Vivemos e viveremos sempre com amostras da visão de Gonçalo Ribeiro Telles por esse país fora. Umas menos conhecidas, como a caminhada à entrada da Meia Praia em Lagos, que tive a sorte de percorrer várias vezes em criança e, depois, já na adolescência.
Daqui, surge a tal longa caminhada desenhada e concebida pelo meu avô que eu fiz questão de batizar a título pessoal de “amazónica”, e onde se encontra uma passagem estreita de retas e curvas simétricas, ladeadas por uma vegetação que a preenche. Isso e as plantas que, além de criarem uma sombra completa e nos refrescarem, dão a sensação de entrarmos num outro mundo, antes de avistar a chegada à ilha. A tal ilha que é, simplesmente, a Meia Praia.
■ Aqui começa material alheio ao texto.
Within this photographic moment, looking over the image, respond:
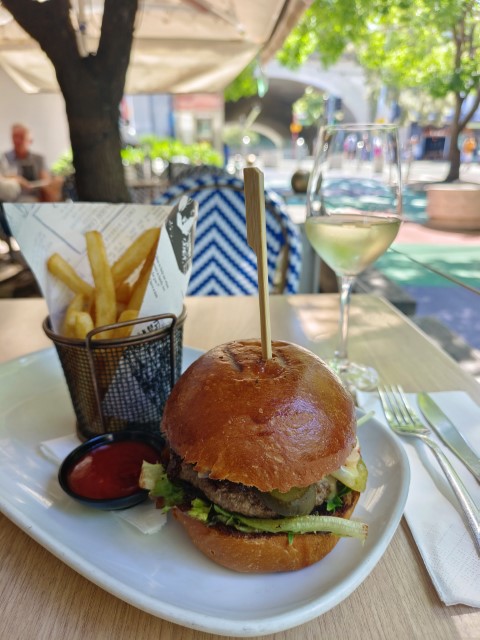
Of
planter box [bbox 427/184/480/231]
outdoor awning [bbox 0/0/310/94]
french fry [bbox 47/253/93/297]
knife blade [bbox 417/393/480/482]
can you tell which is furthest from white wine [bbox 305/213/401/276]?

Mas desta e outras amostras maiores como o corredor verde que liga o Parque Eduardo VII a Monsanto, os jardins da Gulbenkian, entre tantas e tantas outras, o mais gratificante, para além dessa utilidade, evocação da beleza natural e do mundo natural das coisas, é que em cada uma delas verificamos que tudo se coaduna com o que nos transmitiu e ensinou ao longo dos anos. Não existe uma separação entre estas criações e o homem. Entre a obra e o homem. Antes, foram os seus princípios e valores que o levaram a ver e projetar tudo desta forma. E isso foi um testemunho constante que nos foi dado.
Único para a vida.
Lembro-me de como falava da verticalidade e transversalidade como características essenciais ao ser humano e até isso são traços bem presentes nas relações que teve connosco, na sua obra arquitectónica, na ligação entre cidade e campo e mesmo naquilo que defendeu ao longo do seu trajeto político. No qual as ideias e causas prevaleceram sempre sobre o que podia cair pior ou melhor naquele que era o seu campo político de origem.
Ainda há poucos anos o ouvia falar com saudade do entretanto descaracterizado Movimento pelo Partido da Terra que ele criou. Recuo aos tempos em que nós, netos, até posters colocávamos nas nossas casas com a sua imagem pela floresta adentro. Relembro-me também da sua reação quando eu ficava visivelmente chateado com algumas críticas que lhe faziam, desconsiderando ou até mesmo ridicularizando o seu ideal ecológico “desfasado da realidade.” E ele reagia com uma indiferença às mesmas que tanto me espantava como fazia admirá-lo ainda mais. Era uma espécie de suspiro característico que não era mais do que um “perdoai-lhes, Senhor, eles até podem julgar que sabem o que fazem, mas sabem que não sabem o que dizem”.
Também isso, representativo de uma certa forma de estar no combate político pelas suas ideias e ideal que tão pioneiras eram, levava-o a responder sem qualquer desconsideração ou amargura. Antes, a paixão por tudo aquilo em que acreditava levou-o a uma constante e apaixonada pedagogia que não só a nós nos cativava, como mais tarde viria a cativar o país transversalmente.
Foi sempre um eterno jovem sábio aos meus olhos. Até há poucos anos atrás e antes de ficar doente, já com 90 anos, era um dos espíritos mais jovens que conheci. Nunca se deixou embevecer pela obra que deixava ao país. Nunca reivindicou a razão que teve antes de tempo e de tantos não o compreenderem ainda a tempo de muito mais. Em vez disso, a sua conversa era sempre virada para o futuro.
Para os próximos 50, 100 anos. Procurou sempre esse futuro.
Tinha um conhecimento aprofundado e ímpar da história e do passado do país, contextualizava-o à atualidade como poucos, mas vivia o seu presente, pensando sempre no futuro.
Até isso ele foi. Um homem do futuro. O meu avô.